# [Supplied information]
━━━━━━━━
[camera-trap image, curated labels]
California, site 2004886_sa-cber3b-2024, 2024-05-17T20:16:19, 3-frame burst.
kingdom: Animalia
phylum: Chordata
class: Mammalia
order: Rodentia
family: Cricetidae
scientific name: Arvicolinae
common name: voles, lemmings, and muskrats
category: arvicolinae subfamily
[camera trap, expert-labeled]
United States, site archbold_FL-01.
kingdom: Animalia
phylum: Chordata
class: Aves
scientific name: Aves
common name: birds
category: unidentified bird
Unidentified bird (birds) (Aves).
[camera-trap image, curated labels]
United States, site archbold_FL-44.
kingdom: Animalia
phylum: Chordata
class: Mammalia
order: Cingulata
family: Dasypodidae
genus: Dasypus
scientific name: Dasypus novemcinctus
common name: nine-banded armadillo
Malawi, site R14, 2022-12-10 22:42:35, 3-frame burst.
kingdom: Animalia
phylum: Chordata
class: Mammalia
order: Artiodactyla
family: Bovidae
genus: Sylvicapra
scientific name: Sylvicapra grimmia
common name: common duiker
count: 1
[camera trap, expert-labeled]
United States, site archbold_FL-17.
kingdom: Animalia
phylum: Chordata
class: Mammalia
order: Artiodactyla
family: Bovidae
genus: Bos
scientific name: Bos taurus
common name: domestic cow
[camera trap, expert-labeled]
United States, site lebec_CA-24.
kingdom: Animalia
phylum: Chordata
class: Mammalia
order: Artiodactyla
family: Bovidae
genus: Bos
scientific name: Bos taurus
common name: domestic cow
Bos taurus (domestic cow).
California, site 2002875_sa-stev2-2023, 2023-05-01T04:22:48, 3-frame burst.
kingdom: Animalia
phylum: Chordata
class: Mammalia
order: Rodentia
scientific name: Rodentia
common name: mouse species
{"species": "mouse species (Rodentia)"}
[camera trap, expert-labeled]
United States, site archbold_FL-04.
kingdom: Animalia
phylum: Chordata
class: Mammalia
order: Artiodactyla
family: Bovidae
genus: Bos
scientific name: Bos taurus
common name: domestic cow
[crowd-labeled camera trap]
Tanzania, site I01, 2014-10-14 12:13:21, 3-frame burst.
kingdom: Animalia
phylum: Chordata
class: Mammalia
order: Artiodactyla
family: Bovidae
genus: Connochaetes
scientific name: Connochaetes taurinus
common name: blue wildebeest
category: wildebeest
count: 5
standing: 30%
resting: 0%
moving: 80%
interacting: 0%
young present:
━━━━━━━━
# [Work task]
Repeat the data word for word, starting at its first line and stopping after the line that contains "common name: voles, lemmings, and muskrats".

# [Written response]
[camera-trap image, curated labels]
California, site 2004886_sa-cber3b-2024, 2024-05-17T20:16:19, 3-frame burst.
kingdom: Animalia
phylum: Chordata
class: Mammalia
order: Rodentia
family: Cricetidae
scientific name: Arvicolinae
common name: voles, lemmings, and muskrats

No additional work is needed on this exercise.